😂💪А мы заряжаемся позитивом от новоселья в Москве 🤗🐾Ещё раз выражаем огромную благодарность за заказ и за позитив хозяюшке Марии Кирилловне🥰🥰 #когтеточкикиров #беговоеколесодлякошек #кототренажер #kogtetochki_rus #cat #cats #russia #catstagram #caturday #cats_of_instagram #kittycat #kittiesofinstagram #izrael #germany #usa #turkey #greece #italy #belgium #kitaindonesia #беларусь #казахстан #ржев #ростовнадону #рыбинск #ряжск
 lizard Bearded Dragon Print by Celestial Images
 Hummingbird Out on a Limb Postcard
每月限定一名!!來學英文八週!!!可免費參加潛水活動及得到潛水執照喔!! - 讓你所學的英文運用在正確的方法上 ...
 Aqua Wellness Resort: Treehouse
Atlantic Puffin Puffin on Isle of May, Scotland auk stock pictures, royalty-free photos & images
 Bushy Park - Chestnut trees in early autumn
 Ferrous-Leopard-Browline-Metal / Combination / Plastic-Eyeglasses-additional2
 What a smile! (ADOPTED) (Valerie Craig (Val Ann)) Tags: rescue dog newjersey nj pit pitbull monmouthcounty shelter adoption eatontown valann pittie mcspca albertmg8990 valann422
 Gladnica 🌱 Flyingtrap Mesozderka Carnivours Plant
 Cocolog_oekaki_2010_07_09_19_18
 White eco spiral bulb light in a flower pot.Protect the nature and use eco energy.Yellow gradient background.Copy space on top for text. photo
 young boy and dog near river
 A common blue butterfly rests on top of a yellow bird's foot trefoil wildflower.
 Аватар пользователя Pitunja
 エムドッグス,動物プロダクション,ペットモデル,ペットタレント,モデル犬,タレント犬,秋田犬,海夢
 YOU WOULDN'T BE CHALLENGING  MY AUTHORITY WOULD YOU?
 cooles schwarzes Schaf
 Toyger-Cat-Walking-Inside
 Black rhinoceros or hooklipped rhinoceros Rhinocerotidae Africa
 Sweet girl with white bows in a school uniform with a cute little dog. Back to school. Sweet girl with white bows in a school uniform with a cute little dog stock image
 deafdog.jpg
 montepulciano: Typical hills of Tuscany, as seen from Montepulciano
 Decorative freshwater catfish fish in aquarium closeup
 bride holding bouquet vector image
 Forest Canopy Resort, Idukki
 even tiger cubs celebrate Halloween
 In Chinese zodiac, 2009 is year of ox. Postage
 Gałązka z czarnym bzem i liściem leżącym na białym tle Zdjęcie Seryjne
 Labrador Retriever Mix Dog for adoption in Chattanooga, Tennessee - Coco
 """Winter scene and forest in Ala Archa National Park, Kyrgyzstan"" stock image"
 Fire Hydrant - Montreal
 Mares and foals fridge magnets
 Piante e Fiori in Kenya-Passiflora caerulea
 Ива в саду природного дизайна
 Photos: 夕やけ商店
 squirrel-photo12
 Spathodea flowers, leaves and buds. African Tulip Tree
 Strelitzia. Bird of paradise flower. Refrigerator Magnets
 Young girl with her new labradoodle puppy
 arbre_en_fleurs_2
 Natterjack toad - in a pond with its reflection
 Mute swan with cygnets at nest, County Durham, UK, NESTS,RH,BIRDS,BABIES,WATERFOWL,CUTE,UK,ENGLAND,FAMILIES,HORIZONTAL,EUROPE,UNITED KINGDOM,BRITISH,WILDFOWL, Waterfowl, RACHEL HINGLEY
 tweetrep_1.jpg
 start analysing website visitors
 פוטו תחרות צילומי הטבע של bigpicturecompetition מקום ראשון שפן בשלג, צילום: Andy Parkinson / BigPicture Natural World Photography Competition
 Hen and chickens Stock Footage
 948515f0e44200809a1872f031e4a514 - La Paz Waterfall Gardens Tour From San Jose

+++++

REQUIREMENT: Working from the material above, retype exactly the lines from the one with "Fire Hydrant - Montreal" through the one with "start analysing website visitors", both included, and only those lines.

WRITTEN ANSWER:
 Fire Hydrant - Montreal
 Mares and foals fridge magnets
 Piante e Fiori in Kenya-Passiflora caerulea
 Ива в саду природного дизайна
 Photos: 夕やけ商店
 squirrel-photo12
 Spathodea flowers, leaves and buds. African Tulip Tree
 Strelitzia. Bird of paradise flower. Refrigerator Magnets
 Young girl with her new labradoodle puppy
 arbre_en_fleurs_2
 Natterjack toad - in a pond with its reflection
 Mute swan with cygnets at nest, County Durham, UK, NESTS,RH,BIRDS,BABIES,WATERFOWL,CUTE,UK,ENGLAND,FAMILIES,HORIZONTAL,EUROPE,UNITED KINGDOM,BRITISH,WILDFOWL, Waterfowl, RACHEL HINGLEY
 tweetrep_1.jpg
 start analysing website visitors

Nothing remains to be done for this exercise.